--- Passage Enclosed Below ---

These ants “play dead” to avoid predators
In what Australian researchers believe is a world first, a species of ant on Kangaroo Island in South Australia has been observed exhibiting an unusual behaviour – playing dead.
It was accidentally discovered as UniSA researchers were checking pygmy-possum and bat nest boxes, revealing a colony of Polyrhachis femorata ants that appeared to be dead… until one moved.
Described in a new study in the Australian Journal of Zoology, this is the first time that a whole colony of ants has been recorded feigning death.
“This sort of defensive immobility is known among only a few ant species – in individuals or specific casts – but we don’t know of other instances when it’s been observed for entire colonies,” says Associate Professor S. ‘Topa’ Petit, a wildlife ecologist at UniSA and first author of the paper.
“In some of the boxes containing colonies of Polyrhachis femorata, some individuals took a while to stop moving, and others didn’t stop. The triggers for the behaviour are difficult to understand.”

--- End of Enclosed Passage ---
--- Records Enclosed Below ---

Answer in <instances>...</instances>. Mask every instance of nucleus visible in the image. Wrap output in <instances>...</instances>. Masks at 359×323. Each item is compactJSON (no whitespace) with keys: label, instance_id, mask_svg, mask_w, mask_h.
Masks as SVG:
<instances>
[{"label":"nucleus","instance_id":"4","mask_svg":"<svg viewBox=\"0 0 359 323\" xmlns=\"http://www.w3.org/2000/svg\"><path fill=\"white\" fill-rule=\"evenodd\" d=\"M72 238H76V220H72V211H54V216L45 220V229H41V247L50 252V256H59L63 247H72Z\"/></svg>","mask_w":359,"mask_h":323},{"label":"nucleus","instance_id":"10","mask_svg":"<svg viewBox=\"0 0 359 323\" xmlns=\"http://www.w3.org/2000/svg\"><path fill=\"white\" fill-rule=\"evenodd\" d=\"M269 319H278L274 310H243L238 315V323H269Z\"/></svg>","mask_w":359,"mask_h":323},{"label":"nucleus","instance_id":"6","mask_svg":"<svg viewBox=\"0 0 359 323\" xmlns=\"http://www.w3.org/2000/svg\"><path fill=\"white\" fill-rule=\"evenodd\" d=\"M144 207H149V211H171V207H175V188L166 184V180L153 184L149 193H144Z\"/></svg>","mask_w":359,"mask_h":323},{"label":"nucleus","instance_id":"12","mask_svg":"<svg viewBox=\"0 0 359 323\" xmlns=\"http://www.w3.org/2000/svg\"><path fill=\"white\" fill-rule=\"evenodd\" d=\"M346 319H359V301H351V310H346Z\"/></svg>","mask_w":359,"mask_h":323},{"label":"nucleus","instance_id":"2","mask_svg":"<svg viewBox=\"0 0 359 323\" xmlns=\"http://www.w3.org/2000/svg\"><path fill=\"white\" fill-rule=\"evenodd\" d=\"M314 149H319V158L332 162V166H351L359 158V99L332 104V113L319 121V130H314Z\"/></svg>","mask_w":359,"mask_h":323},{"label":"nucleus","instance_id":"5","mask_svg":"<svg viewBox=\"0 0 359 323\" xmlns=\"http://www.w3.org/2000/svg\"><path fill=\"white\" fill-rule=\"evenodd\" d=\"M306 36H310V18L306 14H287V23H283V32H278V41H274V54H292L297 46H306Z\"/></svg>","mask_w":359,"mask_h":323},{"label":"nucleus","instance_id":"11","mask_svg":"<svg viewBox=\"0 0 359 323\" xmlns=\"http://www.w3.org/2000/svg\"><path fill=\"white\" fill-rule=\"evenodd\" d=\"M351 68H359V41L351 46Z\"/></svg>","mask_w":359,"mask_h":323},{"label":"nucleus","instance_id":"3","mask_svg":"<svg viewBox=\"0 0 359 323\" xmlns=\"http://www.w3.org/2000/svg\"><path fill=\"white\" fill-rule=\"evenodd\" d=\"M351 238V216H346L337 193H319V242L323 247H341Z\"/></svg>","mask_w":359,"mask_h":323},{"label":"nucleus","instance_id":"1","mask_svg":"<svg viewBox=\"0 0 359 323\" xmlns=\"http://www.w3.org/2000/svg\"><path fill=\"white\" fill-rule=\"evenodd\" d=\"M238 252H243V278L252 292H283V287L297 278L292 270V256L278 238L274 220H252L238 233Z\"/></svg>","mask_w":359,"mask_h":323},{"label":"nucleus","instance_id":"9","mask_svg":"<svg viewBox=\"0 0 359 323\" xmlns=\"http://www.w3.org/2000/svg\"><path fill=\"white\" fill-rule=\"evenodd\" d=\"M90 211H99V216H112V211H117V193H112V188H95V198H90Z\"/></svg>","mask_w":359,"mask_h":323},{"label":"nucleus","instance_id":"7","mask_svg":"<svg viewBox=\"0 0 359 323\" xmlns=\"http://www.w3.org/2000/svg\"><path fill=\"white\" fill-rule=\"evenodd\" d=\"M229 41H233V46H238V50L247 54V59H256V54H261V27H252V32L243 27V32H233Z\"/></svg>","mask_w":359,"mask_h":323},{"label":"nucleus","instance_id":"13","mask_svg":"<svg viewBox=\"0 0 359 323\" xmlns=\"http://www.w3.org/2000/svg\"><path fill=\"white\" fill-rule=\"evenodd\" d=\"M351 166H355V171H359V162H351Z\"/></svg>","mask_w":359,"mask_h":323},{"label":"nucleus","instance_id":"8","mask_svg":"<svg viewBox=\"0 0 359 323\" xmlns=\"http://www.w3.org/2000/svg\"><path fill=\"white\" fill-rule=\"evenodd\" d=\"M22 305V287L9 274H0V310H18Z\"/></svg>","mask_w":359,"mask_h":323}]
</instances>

--- End of Enclosed Records ---

Work instruction A: List every name in the ant article that belongs to a place, an organization, a publication or a person.
Work instruction B: Write out the stretch of the ant article from "It was accidentally" through "of the paper.", switching "colony" to "nest" each time it occurs.

Problem solution A: Kangaroo Island, South Australia, UniSA, the Australian Journal of Zoology, S. ‘Topa’ Petit

Problem solution B:
It was accidentally discovered as UniSA researchers were checking pygmy-possum and bat nest boxes, revealing a nest of Polyrhachis femorata ants that appeared to be dead… until one moved.
Described in a new study in the Australian Journal of Zoology, this is the first time that a whole nest of ants has been recorded feigning death.
“This sort of defensive immobility is known among only a few ant species – in individuals or specific casts – but we don’t know of other instances when it’s been observed for entire colonies,” says Associate Professor S. ‘Topa’ Petit, a wildlife ecologist at UniSA and first author of the paper.